PowerBot mobile robot.

Stereo camera

We used a Bumblebee XB3 camera⁴³ as a stereo camera (Figure 12). The Bumblebee XB3 is mounted on top of the robot to provide information about the environment. The Bumblebee XB3 is a three-sensor, multi-baseline, IEEE-1394b (800Mb/s) camera. It features 1.3 megapixel sensors and has two baselines available for stereo processing. Its wide baseline and high resolution provide more precision at longer ranges, while the narrow baseline improves close-range matching and reduces minimum-range limitations. We used a Bumblebee camera with 1280 × 960@7.5 FPS resolution for the wide baseline and 640 × 480@15 FPS resolution for the narrow baseline.

Figure 12.

Bumblebee XB3 camera.

Laser-range device

3MS uses the laser-range device that is mounted on the top of the front bumper of the PowerBot (SICK LMS-200, see Figure 13(a)).⁴² The laser-range beam is 220 mm above the floor (Figure 13(b)). Data from the scanner are serial, acquired through the COM2 serial port on the onboard computer. SICK LMS-200 is located in the horizontal plane, relative to the center of the robot. This provides an offset from the laser readings’ origin to the robot’s position. X is the forward-back position (positive forward, negative backward), Y is the left-right position (positive right, negative left), and theta is the angle offset (counter-clockwise, usually 0). Left FOV and Right FOV indicate the total FOV or angle of sweep of the laser in degrees (typically, these are equivalent in magnitude since the FOV of the SICK LMS-200 is always centered). The integrated system platform is shown in Figure 14.

Figure 13.

Laser-range device: (a) SICK LMS-200 and (b) laser mounted location.

Figure 14.

Integrated system platform.

Experimental results

3MS was tested successfully many times in different indoor environments and in scenarios with varying degrees of obstacle complexity. The fused ROI depends on the laser reading and the stereovision output, as explained in the following:

R₁ is the ROI of the left narrow baseline, with maximum horizontal angle of 43° on the x-axis, maximum vertical angle of 32° on the y-axis, and z-axis of 0.2–5.0 m.

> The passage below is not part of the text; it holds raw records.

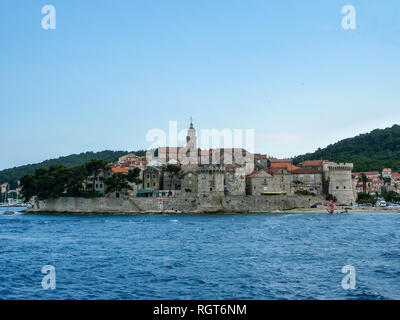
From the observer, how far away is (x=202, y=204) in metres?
64.2

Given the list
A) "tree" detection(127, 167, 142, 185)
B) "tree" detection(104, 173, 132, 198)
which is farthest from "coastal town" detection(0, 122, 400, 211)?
"tree" detection(104, 173, 132, 198)

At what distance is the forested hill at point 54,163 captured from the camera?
504 ft

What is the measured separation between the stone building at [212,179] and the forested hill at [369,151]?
186 feet

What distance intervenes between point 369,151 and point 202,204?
80.0m

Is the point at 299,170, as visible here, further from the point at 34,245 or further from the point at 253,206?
the point at 34,245

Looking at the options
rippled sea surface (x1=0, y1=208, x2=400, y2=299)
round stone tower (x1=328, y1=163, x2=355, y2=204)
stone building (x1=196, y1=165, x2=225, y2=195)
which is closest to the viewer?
rippled sea surface (x1=0, y1=208, x2=400, y2=299)

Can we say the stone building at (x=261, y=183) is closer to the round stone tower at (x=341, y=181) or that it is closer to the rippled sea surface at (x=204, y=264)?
the round stone tower at (x=341, y=181)

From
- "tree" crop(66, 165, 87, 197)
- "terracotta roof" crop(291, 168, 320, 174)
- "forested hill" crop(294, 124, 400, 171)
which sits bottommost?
"tree" crop(66, 165, 87, 197)

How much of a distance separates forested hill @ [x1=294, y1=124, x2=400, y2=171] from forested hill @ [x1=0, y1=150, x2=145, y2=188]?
61.3 m

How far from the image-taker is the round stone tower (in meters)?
67.6

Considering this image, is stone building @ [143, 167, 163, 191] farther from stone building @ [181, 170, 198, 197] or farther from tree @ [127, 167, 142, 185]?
stone building @ [181, 170, 198, 197]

R₂ is the ROI of the wide baseline, with maximum horizontal angle of 66° on the x-axis, maximum vertical angle of 32° on the y-axis, and z-axis of 0.9–7.0 m.

R₃ is the ROI of the right narrow baseline, with maximum horizontal angle of 43° on the x-axis, maximum vertical angle of 32° on the y-axis, and z-axis of 0.2–5.0 m.

R₄ is the laser-range device, with maximum horizontal angle of 180° on the x-axis, maximum vertical angle of 1° on the y-axis, and z-axis of 0.0 m to the working range.

The first scenario included differently sized and shaped obstacles at different distances. The first obstacle was rectangular. Its center was located at X: 0.7 m, Y: 0.25 m, and Z: 1.5 m. The second obstacle was a chair. Its center was located at X: −0.33 m, Y: 0.42 m, and Z: 2.5 m. Some snapshots of the 3D point clouds from some experiments with the first scenario using the 3MS are displayed in Figure 15. Figure 15(a) shows the snapshot from a front angle, and Figure 15(b) shows the snapshot from a right angle, while Figure 15(c) and (d) shows the front angle snapshots of the chair and rectangular obstacles, respectively.

Figure 15.

Snapshot results of the proposed system (first scenario): (a) first scenario (front angle), (b) first scenario (right angle), (c) chair (front angle), and (d) rectangle (front angle).

The second scenario included a wall. Its center was located at X: 0.1 m, Y: 0.33 m, and Z: 1.5 m. Some snapshots of the 3D point clouds from some experiments with second scenario using the 3MS are displayed in Figure 16. Figure 16(a) shows the snapshot from a front angle, and Figure 16(b) shows the snapshot from a right angle. Table 1 shows the accuracy of the 3MS with respect to ground truth. The absolute errors were X: 0.0 m, Y: 0.03 m, and Z: 0.02 m for the rectangular obstacle; X: 0.02 m, Y: 0.01 m, and Z: 0.01 for the chair; and X: 0.01 m, Y: 0.02 m, and Z: 0.01 for the wall.

Figure 16.

Snapshot results of the proposed system (second scenario): (a) second scenario (front angle) and (b) second scenario (right angle).

Table 1.

3MS accuracy with respect to ground truth.

Scenario	Obstacle	Actual center location (m)	Measured center location (m)	Absolute error (m)	Maximum coverage area
First scenario	Rectangle	X: 0.7 Y: 0.25 Z: 1.5	X: 0.7 Y: 0.26 Z: 1.52	X: 0.0 Y: 0.01 Z: 0.02	H. angle: 180° V. angle: 32°
First scenario	Chair	X: −0.33 Y: 0.42 Z: 2.5	X: −0.34 Y: 0.43 Z: 2.51	X: 0.01 Y: 0.01 Z: 0.01	H. angle: 180° V. angle: 32°
Second scenario	Wall	X: 0.1 Y: 0.33 Z: 1.5	X: 0.11 Y: 0.35 Z: 1.51	X: 0.01 Y: 0.02 Z: 0.01	H. angle: 180° V. angle: 32°

3MS: multi-sensors multi-baseline mapping system.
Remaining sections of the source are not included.